### Passage given
My *nix world

Xfce Desktop grey

If for some reasons or another you noticed that your Xfce desktop became grey out of a clear blue sky, nonetheless the mouse left-right click responding in a weird manner, you better read this first.

First thing you tried was to logout-login your Xfce session. It didn't help. Then you tried to restart your system (just in case). Obviously this didn't work too because Linux doesn't need a restart like Windows for every single tiny problem. Well, some of you perhaps thought to reinstall the Xfce desktop (xfdesktop) or Xfce Window Manager (xfwm4) or (why not) the Xfce session (xfce4-session). Neither one of these worked. Then you asked your best friend, the Google and it come up with some brilliant (?!) ideas like: "try delete these folders entirely:"

~/.cache/sessions/
~/.config/xfce4/

STOP! Read this first!

I haven't deleted my files yet

In the rush of getting this annoying problem fixed you might try one of these crazy ideas but first let me tell what are you "advised" to do.

The ~/.cache/session contains any previously Xfce saved session settings like the active workspace, the current home/working directory, nothing that seems to have a crucial importance to me.

The ~/.config/xfce4 is another story. Just a simple `ls -la ~/.config/xfce4` would reveal what you are going to permanently remove:

drwxr-xr-x  6 eugen dev 4.0K Oct 20 00:13 .

Rows from a dataset for labeling boxes:

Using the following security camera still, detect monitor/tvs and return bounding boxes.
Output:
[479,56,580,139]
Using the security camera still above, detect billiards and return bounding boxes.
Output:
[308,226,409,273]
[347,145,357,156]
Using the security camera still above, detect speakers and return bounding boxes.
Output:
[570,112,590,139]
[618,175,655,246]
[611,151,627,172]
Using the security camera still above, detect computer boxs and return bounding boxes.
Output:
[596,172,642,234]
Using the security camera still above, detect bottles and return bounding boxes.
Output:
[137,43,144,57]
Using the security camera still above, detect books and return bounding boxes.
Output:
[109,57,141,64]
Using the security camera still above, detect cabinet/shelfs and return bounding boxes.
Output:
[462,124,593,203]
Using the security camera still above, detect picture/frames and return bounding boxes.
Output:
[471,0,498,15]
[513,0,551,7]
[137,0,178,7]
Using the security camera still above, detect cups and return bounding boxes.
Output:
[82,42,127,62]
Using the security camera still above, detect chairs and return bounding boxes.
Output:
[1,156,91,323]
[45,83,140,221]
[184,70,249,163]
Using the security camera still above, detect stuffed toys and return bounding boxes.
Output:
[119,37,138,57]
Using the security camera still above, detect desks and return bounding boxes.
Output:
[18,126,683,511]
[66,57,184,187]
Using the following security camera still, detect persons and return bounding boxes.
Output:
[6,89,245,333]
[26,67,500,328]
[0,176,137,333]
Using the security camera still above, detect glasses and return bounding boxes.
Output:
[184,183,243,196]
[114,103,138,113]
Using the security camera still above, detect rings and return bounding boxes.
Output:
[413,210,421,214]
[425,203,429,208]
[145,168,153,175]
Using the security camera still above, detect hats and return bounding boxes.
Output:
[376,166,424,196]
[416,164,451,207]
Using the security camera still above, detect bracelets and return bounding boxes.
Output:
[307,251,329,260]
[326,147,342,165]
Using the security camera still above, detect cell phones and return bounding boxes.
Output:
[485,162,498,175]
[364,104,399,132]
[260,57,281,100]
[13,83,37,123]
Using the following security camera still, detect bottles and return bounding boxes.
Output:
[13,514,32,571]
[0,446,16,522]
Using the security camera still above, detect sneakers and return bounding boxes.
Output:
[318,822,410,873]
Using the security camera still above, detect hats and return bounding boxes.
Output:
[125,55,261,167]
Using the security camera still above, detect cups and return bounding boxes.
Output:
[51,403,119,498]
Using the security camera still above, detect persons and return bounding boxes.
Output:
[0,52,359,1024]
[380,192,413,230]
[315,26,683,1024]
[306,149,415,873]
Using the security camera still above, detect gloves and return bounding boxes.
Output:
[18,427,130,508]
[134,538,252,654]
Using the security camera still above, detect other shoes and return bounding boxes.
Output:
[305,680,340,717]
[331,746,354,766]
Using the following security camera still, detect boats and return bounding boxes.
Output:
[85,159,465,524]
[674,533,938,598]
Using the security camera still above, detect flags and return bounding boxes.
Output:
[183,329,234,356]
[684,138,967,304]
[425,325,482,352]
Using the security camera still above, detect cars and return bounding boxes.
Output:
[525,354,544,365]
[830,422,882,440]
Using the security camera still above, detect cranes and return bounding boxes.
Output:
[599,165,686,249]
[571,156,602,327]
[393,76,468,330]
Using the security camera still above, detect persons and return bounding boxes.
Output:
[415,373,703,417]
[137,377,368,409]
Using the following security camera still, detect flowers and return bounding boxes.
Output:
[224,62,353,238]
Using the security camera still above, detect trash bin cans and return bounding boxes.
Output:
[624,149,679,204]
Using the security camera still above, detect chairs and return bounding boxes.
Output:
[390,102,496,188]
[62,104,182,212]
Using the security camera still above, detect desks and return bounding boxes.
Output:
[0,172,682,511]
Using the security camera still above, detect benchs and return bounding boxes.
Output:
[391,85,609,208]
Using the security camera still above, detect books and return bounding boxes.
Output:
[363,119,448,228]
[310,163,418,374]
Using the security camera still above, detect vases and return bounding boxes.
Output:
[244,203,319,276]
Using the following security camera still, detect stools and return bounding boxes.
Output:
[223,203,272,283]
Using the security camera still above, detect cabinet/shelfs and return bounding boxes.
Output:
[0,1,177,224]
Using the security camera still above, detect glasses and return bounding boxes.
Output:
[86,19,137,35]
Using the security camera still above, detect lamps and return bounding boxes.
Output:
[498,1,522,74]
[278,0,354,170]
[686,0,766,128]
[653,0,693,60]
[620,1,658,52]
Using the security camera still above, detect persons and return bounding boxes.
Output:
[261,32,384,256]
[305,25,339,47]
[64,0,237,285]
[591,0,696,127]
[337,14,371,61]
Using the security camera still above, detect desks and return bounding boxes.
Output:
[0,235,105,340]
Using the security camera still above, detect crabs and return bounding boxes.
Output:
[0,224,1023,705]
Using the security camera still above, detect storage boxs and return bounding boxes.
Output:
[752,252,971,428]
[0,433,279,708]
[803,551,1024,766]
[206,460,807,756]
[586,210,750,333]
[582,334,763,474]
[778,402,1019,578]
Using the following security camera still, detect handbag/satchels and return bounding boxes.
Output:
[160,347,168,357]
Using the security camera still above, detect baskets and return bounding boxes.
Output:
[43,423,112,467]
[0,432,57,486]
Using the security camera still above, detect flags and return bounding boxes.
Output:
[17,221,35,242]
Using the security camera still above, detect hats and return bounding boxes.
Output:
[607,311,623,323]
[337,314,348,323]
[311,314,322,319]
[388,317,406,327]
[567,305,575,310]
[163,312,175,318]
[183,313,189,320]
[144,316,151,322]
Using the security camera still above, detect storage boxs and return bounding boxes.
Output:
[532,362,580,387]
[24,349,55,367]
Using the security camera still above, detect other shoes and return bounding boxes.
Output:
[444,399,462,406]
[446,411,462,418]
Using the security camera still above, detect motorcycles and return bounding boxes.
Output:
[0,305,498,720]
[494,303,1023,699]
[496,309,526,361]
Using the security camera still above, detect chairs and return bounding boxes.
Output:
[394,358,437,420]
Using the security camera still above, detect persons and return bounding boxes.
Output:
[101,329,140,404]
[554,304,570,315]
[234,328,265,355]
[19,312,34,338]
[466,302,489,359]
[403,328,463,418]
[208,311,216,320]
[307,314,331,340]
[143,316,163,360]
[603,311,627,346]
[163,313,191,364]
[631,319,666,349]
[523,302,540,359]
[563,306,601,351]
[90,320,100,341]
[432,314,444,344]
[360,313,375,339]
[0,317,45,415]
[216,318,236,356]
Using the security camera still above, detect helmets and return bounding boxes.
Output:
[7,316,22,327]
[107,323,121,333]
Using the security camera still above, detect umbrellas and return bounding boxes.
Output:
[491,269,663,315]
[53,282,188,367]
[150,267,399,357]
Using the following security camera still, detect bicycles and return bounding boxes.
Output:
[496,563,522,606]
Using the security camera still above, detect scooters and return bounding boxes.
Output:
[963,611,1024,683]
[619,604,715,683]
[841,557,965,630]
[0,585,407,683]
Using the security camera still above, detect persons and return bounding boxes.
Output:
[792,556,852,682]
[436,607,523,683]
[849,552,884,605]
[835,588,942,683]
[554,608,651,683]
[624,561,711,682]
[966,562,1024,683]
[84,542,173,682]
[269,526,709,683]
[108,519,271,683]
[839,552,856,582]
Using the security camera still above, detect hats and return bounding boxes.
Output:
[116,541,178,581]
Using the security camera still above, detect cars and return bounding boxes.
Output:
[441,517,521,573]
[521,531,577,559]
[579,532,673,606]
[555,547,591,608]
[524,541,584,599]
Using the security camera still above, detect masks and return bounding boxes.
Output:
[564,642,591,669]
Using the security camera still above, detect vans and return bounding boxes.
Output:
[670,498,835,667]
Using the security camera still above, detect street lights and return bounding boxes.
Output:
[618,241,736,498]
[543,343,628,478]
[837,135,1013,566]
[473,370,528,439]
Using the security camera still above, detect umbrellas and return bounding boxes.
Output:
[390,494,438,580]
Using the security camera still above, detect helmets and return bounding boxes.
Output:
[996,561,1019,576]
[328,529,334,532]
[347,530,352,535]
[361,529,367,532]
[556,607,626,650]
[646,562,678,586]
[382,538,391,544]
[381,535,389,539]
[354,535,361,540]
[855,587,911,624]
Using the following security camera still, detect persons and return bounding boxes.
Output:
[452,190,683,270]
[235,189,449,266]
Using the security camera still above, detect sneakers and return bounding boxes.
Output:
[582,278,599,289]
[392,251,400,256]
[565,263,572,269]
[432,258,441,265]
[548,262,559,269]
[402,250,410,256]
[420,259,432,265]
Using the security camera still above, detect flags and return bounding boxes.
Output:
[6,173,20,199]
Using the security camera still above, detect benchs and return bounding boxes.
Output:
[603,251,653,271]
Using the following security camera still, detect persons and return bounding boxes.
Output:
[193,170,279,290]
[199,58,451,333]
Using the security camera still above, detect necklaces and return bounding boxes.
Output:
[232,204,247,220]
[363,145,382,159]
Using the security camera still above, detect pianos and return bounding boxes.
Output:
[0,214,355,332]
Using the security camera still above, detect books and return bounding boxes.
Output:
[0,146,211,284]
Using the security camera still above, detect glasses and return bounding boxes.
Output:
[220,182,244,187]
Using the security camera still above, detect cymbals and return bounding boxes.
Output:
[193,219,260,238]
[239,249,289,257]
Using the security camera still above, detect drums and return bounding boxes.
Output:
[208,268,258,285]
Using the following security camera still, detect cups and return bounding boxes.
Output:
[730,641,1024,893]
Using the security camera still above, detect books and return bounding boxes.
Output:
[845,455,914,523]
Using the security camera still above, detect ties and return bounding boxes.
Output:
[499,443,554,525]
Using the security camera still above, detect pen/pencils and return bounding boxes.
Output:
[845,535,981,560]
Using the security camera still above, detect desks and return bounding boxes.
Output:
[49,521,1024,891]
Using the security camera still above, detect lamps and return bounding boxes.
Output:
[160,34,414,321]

### Task set
[1] In the post about the grey Xfce desktop, what package name is given for the Xfce Window Manager?
[2] Extend the post about the grey Xfce desktop, picking up after its last line.
These records come from a separate source.

### Task-by-task outputs
[1] xfwm4

[2]
drwxr-xr-x 64 eugen dev 4.0K Oct 20 02:09 ..
drwx------  2 eugen dev 4.0K Oct 20 00:17 desktop
-rw-r--r--  1 eugen dev   33 Oct 20 00:13 helpers.rc
drwxr-xr-x  9 eugen dev 4.0K Oct 20 08:27 panel
drwxr-xr-x  3 eugen dev 4.0K Oct 19 23:56 xfconf
drwx------  2 eugen dev 4.0K Oct 19 23:56 xfwm4

Just to give you a hint I should tell you that the panel folder contains all your panels and launchers/shortcuts definitions. Before you remove it make sure that either you don't need them or if you do then make a backup first. The desktop folder contains the desktop shortcut definitions which may be just as important as the panel folder is.

Now regarding the xfconf folder just let's see what is inside:

drwx------ 2 eugen dev  4096 Oct 20 09:23 .
drwxr-xr-x 3 eugen dev  4096 Oct 19 23:56 ..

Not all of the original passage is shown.